● **Work request**
Although the records contain pictures, only their text should be repeated, exactly as it stands.

● **Data section**
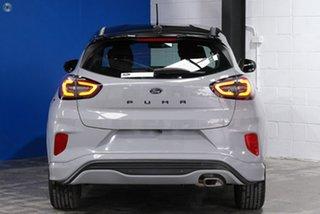 2021 Ford Puma JK 2021.75MY ST-Line Grey Matter 7 Speed Sports Automatic Dual Clutch Wagon.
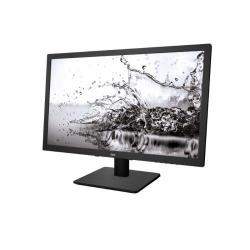 Monitor LED AOC E960PRDA, 18.5inch, 1366x768, 5ms, Black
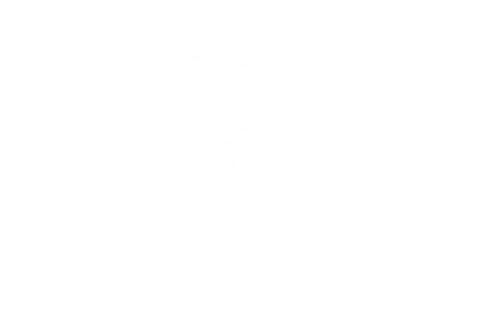Client Logos 1-03.png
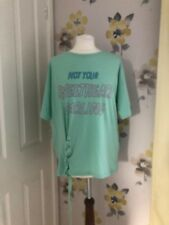 NEW PULL AND BEAR 'NOT YOUR SWEETHEART DARLING' MINT GREEN T-SHIRT-S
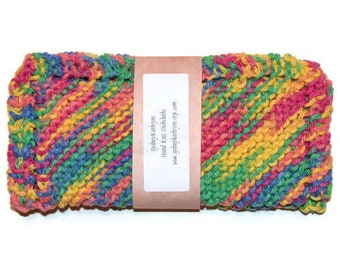 Hand Knit Dish Cloths, Knitted Dishcloths, Knitted Dish Rags, Knit Washcloth, Pink, Yellow, Green, Blue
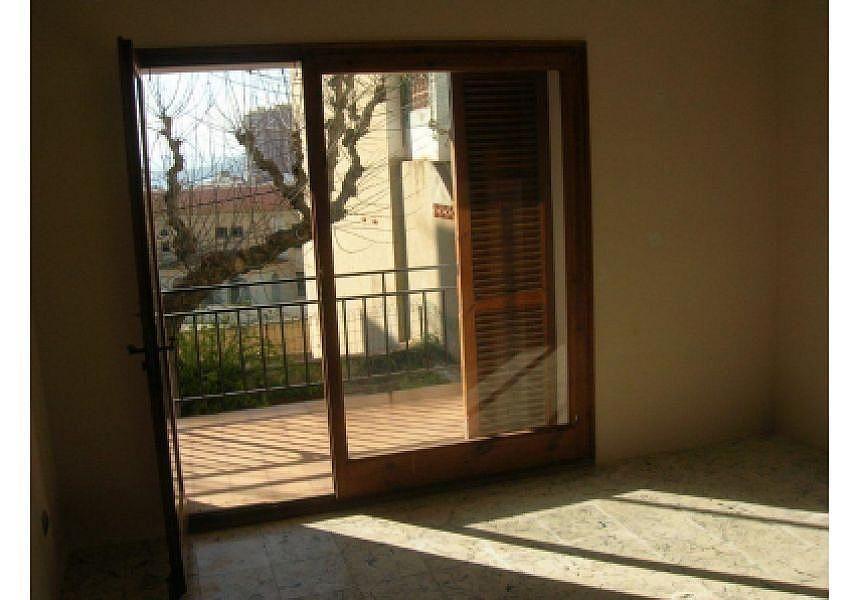 Foto - Apartamento en venta en calle Palamós, Palamós - 322672425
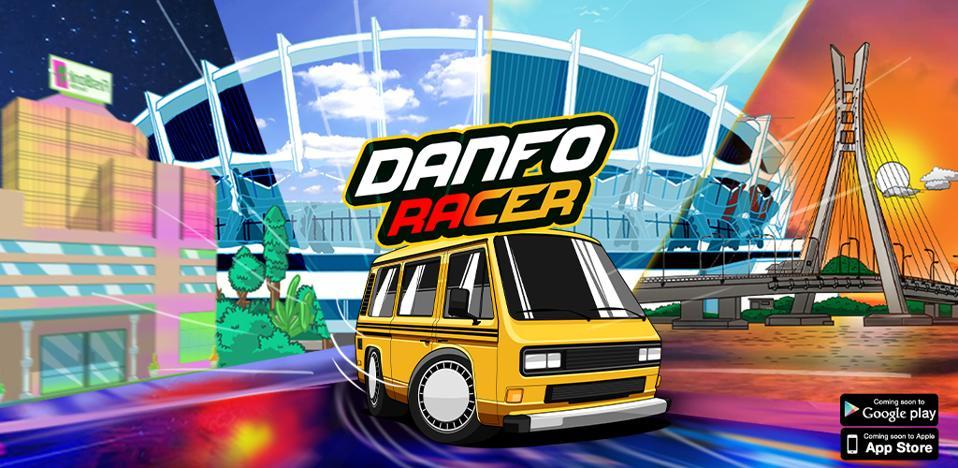 Danfo Racer Game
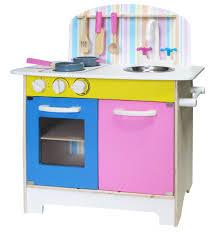pink blue wooden 25pc kitchen set inc accessories 253155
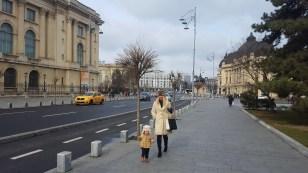 Bucharest with kids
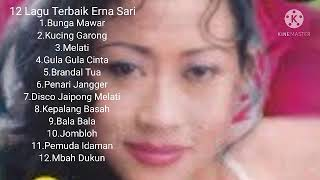 12 Lagu Terbaik Erna Sari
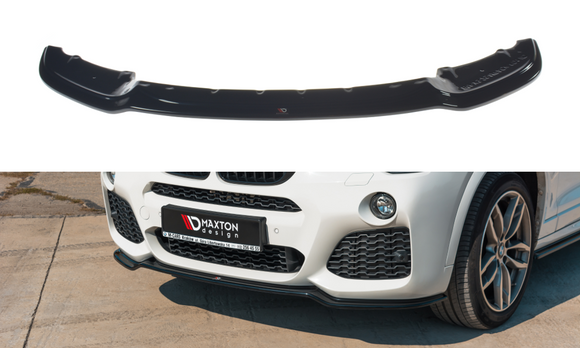 BMW - X3 F25 - M-PACK - Front Splitter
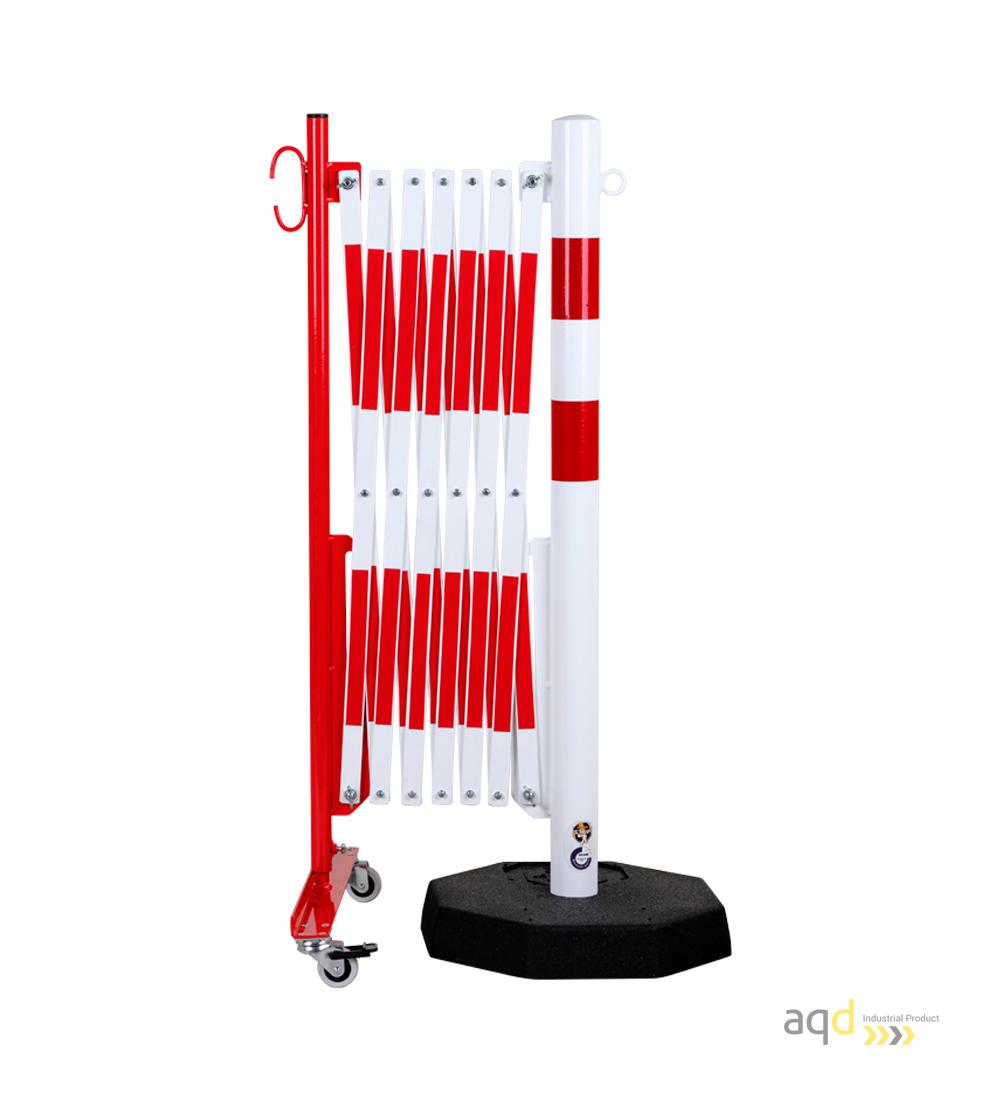 barrera-extensible-con-ruedas-y-plato-pesado-1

● **Solution to this exercise**
 2021 Ford Puma JK 2021.75MY ST-Line Grey Matter 7 Speed Sports Automatic Dual Clutch Wagon.
 Monitor LED AOC E960PRDA, 18.5inch, 1366x768, 5ms, Black
Client Logos 1-03.png
 NEW PULL AND BEAR 'NOT YOUR SWEETHEART DARLING' MINT GREEN T-SHIRT-S
 Hand Knit Dish Cloths, Knitted Dishcloths, Knitted Dish Rags, Knit Washcloth, Pink, Yellow, Green, Blue
 Foto - Apartamento en venta en calle Palamós, Palamós - 322672425
 Danfo Racer Game
pink blue wooden 25pc kitchen set inc accessories 253155
 Bucharest with kids
 12 Lagu Terbaik Erna Sari
 BMW - X3 F25 - M-PACK - Front Splitter
 barrera-extensible-con-ruedas-y-plato-pesado-1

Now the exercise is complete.